Wednesday, July 27, 2011

Yes, This Is Despair, And It's Depression

There hasn't been much here on the "debt crisis", the latest made-up drama to grip our nation's capital. There are any number of reasons for that. The reason I refer to it as "made-up" is that the Fourteenth Amendment of the Constitution clearly states that the government cannot simply ignore its financial obligations. What's more, at least in the case of Social Security, there is a specific law in place that says the checks have to go out.

David Dayen has listed several ways the President could avoid defaulting on debts within the law, should he choose to.

Still, up to this point, no one had put the political and social ramifications of this nonsensical theatre as well as William Rivers Pitts did yesterday in an op-ed at Truthout:
Oh, but we weren’t done yet. The “Grand Bargain” was still in the offing, now splintered into two or three or twelve different iterations, but all ultimately coming down to the same thing: trillions in cuts for the most vulnerable Americans, no new tax revenues from the rich or anyone else, and the bonus prize sought most passionately by the Democrats was the chance to kick this whole fight down the road to 2013, so none of these failures would be forced to address the question before their next all-important election cycle.

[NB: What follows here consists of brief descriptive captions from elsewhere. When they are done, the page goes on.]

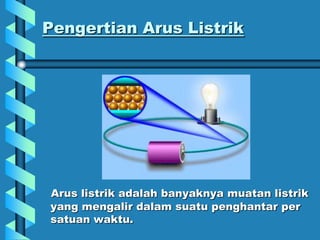 Pengertian Arus Listrik
Arus listrik adalah banyaknya muatan listrik
yang mengalir dalam suatu penghantar per
satuan waktu.
 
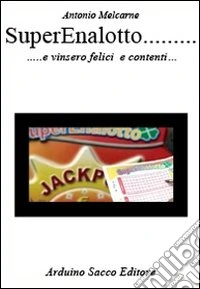 Superenalotto e vinsero felici e contenti libro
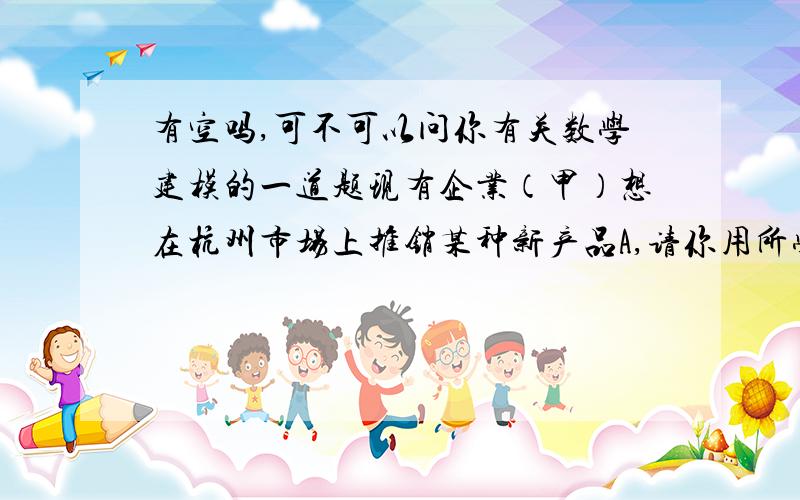 有空吗,可不可以问你有关数学建模的一道题现有企业（甲）想在杭州市场上推销某种新产品A,请你用所学知识,根据下设情形,为企业（甲）制定一个合理的营销生产策略.1、假定杭州市场上还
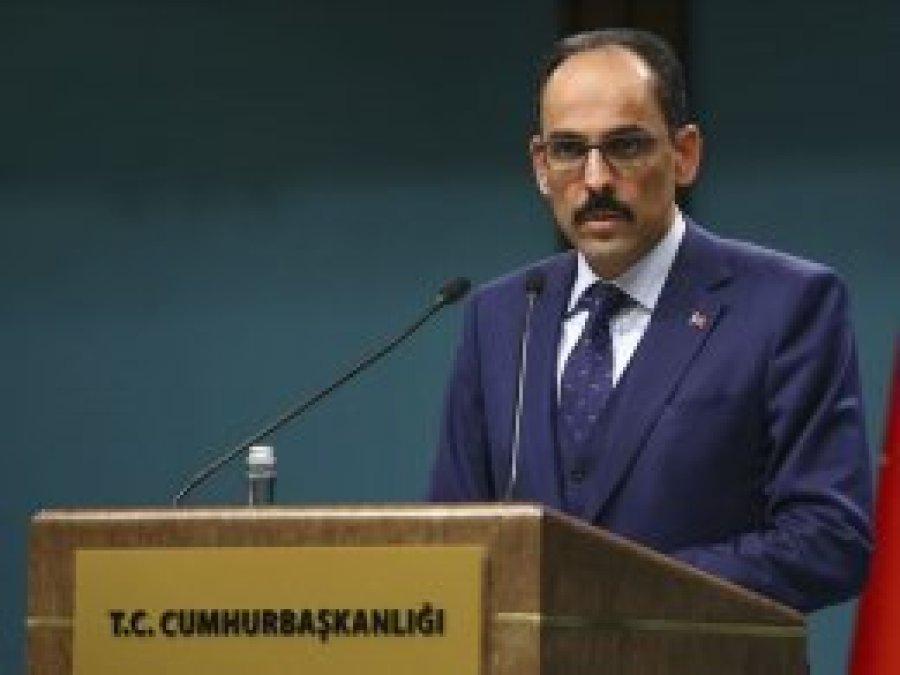 Cumhurbaşkanlığı Sözcüsü Kalın: Güvenli bölge fiilen oluşmuş durumdadır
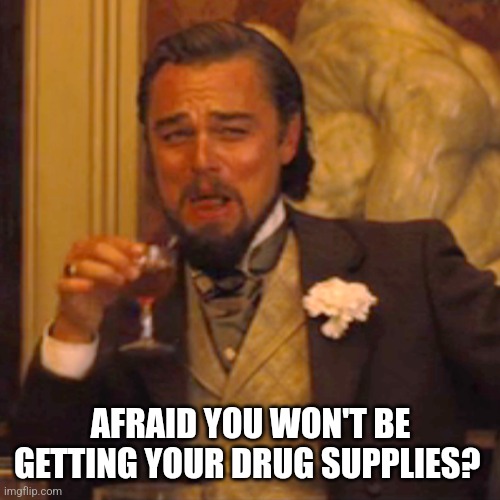 Laughing Leo Meme | AFRAID YOU WON'T BE GETTING YOUR DRUG SUPPLIES? | image tagged in memes,laughing leo | made w/ Imgflip meme maker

Sell out Social Security, Medicare and Medicaid for a chance at an easier ride at the ballot? Where do I sign?

So This Is Despair
This is where we are: despair. At least, it's where I am. The Congress is demanding, after the people who run the financial system in this country looted it, and have not been made to pay anything, that the rest of us must foot the bill. The President is fully on board with this agenda.

Yet Americans continue to let this happen. Progressives still overwhelmingly approve (PDF - see page 7) of the job that Barack Obama is doing as President. That is insane. If anything, his ratings should be that high among conservatives. In his first two years in office, he's done virtually everything that George W. Bush did before him, for which these same people almost universally roundly criticized the man. They called the people who supported Bush, after all the failures and the broken economy, "dead enders", or "thirty percenters", as in the the thirty percent or so who still hadn't bought a clue. Now, Obama stands poised to do something that Bush couldn't manage - cut Social Security and Medicare.

So who are the dead enders now?

It's hard to imagine how we will recover from this. Progressive Americans don't want to punish these people by removing them from office for failing to do what we need them to do. They just think that since Obama's a Democrat, and at least part of Congress is still in Democratic hands, that this is as good as things can be. Since progressives aren't willing to do this, and conservatives are, conservatives will continue to be the ones the politicians try to please.

So yes, this is what despair looks like. It looks like progressives who won't demand that their politicians do what we need them to. It looks like a country that won't make its leaders stop screwing them, even when it's leaving us in the depths of a depression many of us may not see the end of.

UPDATE: Forgot to add that Ian Welsh has some suggestions about how Obama could proceed if he actually wanted to save SS, Medicare, Medicaid, and the economy in general.


2 comments:

Paul Sunstone said...

I know voters are supposed to be irrational, but it seems this current crop of Progressive voters is taking the irrationality to a whole new level by supporting a president who in many ways could be the template for a nutjob Conservative.

Cujo359 said...

What's really sobering is that both progressives and conservatives give him ratings as though he were a flaming liberal. It's hard to believe things can change for the better when so much of the population is either stupid or misinformed enough to believe this.